髭袋を取って一口啜る。熱かったらしく眉根に皺がよる。給仕女が舌を出しながら逃げて行く。
「若旦那様」
ローシーが一礼して入って来る。
「気が咎める」と、男爵。
「仕方ないですよ。お命が優先です」
「決闘受けてたら、僕は死んじゃったかな」
「死んじゃってますね。いえ、明日だから、まだですけど」
「幸運が舞い込んだかと思えば、惨めさのどん底に急転直下する。町一番の美女で大金持ちの娘の婚約者になるとか、思えば話がうますぎた。好事魔多しという奴だ」
「お月様だって一度欠けたら、またぞろ満ち始めますよ。気楽に行きましょう」
「じゃ、とりあえずお前の爪の垢を煎じといて。昼食後に飲む。
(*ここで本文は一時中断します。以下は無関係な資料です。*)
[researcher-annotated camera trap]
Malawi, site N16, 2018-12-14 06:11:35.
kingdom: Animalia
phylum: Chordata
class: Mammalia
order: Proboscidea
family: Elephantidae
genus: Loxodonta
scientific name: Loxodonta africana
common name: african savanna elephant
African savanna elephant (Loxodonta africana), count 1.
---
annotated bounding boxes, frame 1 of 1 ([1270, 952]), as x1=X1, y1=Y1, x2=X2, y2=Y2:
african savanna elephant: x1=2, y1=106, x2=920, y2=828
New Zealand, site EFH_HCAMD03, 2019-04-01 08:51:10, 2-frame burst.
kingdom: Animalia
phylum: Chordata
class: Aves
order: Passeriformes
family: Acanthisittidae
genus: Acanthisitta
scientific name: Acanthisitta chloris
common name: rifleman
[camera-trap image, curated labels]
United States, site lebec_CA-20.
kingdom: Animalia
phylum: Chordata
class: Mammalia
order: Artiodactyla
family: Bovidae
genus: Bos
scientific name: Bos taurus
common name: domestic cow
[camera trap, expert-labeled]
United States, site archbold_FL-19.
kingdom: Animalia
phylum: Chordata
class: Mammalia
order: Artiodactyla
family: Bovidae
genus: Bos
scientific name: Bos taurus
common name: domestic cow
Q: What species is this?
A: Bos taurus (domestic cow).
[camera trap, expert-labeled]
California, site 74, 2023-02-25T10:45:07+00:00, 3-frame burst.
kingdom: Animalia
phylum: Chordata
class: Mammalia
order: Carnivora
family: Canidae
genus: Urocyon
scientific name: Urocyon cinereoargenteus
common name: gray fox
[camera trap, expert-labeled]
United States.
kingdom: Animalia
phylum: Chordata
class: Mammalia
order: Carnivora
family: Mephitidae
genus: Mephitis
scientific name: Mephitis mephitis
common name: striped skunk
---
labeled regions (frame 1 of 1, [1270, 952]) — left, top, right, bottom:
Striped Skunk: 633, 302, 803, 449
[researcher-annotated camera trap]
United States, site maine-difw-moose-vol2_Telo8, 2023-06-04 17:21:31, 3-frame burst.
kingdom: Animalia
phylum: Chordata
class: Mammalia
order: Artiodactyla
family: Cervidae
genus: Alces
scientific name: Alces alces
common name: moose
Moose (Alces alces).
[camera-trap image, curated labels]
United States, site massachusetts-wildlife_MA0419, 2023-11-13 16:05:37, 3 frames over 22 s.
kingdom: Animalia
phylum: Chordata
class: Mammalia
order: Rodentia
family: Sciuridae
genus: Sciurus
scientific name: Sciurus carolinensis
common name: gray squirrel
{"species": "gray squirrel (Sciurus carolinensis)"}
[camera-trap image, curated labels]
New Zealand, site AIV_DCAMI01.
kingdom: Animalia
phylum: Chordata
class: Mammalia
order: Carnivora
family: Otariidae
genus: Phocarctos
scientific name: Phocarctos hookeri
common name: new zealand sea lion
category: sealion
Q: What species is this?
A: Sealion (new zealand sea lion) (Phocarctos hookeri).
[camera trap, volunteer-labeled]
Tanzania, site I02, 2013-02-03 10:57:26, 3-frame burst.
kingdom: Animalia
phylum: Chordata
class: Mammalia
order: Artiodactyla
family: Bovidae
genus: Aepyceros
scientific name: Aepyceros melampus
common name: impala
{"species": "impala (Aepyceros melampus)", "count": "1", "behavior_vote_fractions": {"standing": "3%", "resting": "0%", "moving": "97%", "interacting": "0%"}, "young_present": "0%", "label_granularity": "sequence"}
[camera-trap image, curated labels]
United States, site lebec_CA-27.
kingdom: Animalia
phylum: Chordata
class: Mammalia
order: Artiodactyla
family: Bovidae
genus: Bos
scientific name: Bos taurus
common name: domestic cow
で、その後は?」
「カプアーナ家周辺に強そうな男が集まって来ています。若旦那、無理しなくて正解ですよ。あちらはあちら、何とかなります」
「何とかならないのは僕だよ。情けないチキン男として知れ渡る」
「死んだ方が良かったですか?」
「いや、それだけは無い」
「なら耐えましょう」
「あの夜逃げした決闘人が悪いと思うなら恨むなら、彼だって自分の命を守っただけです。若旦那と同じ立場ですよ」
「そうだな、お仲間か」
「彼は今じゃ、お尋ね者です。あなたは悪評だけ。彼よりは幸運ですよ」
◇ ◇
峠の関所。
例によって例の騎士が門番の格好で誰何する。
「はいはい、痩せ馬に無理に笞くれて飛脚してるチンクですよ」
「ああ、知ってるよ」
「はい。身分証」
「それ、人前に晒すなよ。最近、身分証欲しさに人殺しする奴が出てる」
「世も末だねえ」
「お前の牽いてるその馬も相当の値がつく軍馬だからな。お前を殺しても奪いたい奴は山ほど出るだろう。寄り道せずにさっさと行け」
「そのつもりでさ」
「しかし、その馬ぁお前に預けるなんて、ギルドにゃ随分信用されたもんだな」
「女房がギルドで賄い料理女してるからね」
「売っ払らわれても馬よりゃ安いだろ」
「それが若くて器量もまあまあだぜ」
「でも、その馬よりゃあ安いだろ」
「一度質屋で値踏んでもらわぁ」
「行ってよし」
◇ ◇
ボニゾッリ家の馬小屋。
きちんとドレスを着た女が出てきて、髪に付いた藁を払いながら母屋へ向かう。
「ますます運が上向いてきたぞ」と、ボルン。
母屋の当主寝室。
ベッドで裸の女が三人潰れている。